Spatial relationship records:
==============================
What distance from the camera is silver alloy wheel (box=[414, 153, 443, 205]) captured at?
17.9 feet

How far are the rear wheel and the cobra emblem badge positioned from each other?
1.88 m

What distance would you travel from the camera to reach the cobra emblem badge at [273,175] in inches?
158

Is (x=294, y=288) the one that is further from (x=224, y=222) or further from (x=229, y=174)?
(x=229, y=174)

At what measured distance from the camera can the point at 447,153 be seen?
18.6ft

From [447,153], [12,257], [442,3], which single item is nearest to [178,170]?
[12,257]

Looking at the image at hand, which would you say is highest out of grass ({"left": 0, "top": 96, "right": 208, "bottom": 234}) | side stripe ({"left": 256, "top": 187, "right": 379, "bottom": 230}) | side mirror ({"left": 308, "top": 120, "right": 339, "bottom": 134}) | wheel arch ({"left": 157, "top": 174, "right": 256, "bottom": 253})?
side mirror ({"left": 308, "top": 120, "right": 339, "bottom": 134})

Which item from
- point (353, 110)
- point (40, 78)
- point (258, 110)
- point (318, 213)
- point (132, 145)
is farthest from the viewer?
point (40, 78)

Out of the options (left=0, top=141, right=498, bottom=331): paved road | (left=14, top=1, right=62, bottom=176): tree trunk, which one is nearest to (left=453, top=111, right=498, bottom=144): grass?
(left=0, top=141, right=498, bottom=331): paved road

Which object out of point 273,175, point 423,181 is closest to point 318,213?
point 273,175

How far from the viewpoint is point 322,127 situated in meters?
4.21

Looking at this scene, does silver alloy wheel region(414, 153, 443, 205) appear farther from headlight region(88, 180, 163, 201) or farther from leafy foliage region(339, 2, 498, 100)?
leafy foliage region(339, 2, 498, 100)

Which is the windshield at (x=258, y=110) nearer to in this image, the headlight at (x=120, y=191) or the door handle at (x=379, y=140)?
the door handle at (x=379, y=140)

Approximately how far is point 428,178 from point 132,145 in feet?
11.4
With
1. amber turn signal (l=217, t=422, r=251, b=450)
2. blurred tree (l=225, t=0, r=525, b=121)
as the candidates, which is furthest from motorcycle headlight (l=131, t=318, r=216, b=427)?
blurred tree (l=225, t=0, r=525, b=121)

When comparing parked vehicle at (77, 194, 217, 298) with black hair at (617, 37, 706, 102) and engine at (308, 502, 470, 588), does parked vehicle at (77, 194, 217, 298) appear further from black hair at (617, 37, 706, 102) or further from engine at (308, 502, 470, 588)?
==============================
Reproduce the whole listing word for word.

What distance from the camera is silver alloy wheel (box=[414, 153, 443, 205]) captured at?
17.9 feet

How far are the rear wheel and the cobra emblem badge positioned from each other?
1.88 m

What distance would you travel from the camera to reach the cobra emblem badge at [273,175] in inches?
158

Is (x=294, y=288) the one that is further from (x=224, y=222) or further from (x=229, y=174)?
(x=229, y=174)

At what measured distance from the camera can the point at 447,153 be seen?
18.6ft

From [447,153], [12,257], [442,3], which single item is nearest to [178,170]?
[12,257]

Looking at the image at hand, which would you say is highest out of grass ({"left": 0, "top": 96, "right": 208, "bottom": 234}) | side stripe ({"left": 256, "top": 187, "right": 379, "bottom": 230}) | side mirror ({"left": 308, "top": 120, "right": 339, "bottom": 134}) | wheel arch ({"left": 157, "top": 174, "right": 256, "bottom": 253})?
side mirror ({"left": 308, "top": 120, "right": 339, "bottom": 134})

Which item from
- point (353, 110)
- point (40, 78)
- point (258, 110)
- point (318, 213)
- point (132, 145)
is farthest from the viewer?
point (40, 78)

Out of the options (left=0, top=141, right=498, bottom=331): paved road | (left=14, top=1, right=62, bottom=176): tree trunk, which one is nearest to (left=453, top=111, right=498, bottom=144): grass?
(left=0, top=141, right=498, bottom=331): paved road

Which object out of point 273,175, point 423,181 is closest to point 318,213?
point 273,175

How far from the viewpoint is point 322,127 situated in meters?
4.21

Looking at this scene, does silver alloy wheel region(414, 153, 443, 205) appear farther from headlight region(88, 180, 163, 201) or farther from leafy foliage region(339, 2, 498, 100)?
leafy foliage region(339, 2, 498, 100)

Which is the windshield at (x=258, y=110) nearer to in this image, the headlight at (x=120, y=191) or the door handle at (x=379, y=140)?
the door handle at (x=379, y=140)

Approximately how far is point 428,178 from point 132,145 in feet?
11.4
With
1. amber turn signal (l=217, t=422, r=251, b=450)
2. blurred tree (l=225, t=0, r=525, b=121)
as the candidates, which is furthest from motorcycle headlight (l=131, t=318, r=216, b=427)?
blurred tree (l=225, t=0, r=525, b=121)

When comparing parked vehicle at (77, 194, 217, 298) with black hair at (617, 37, 706, 102) and engine at (308, 502, 470, 588), does parked vehicle at (77, 194, 217, 298) appear further from black hair at (617, 37, 706, 102) or further from engine at (308, 502, 470, 588)?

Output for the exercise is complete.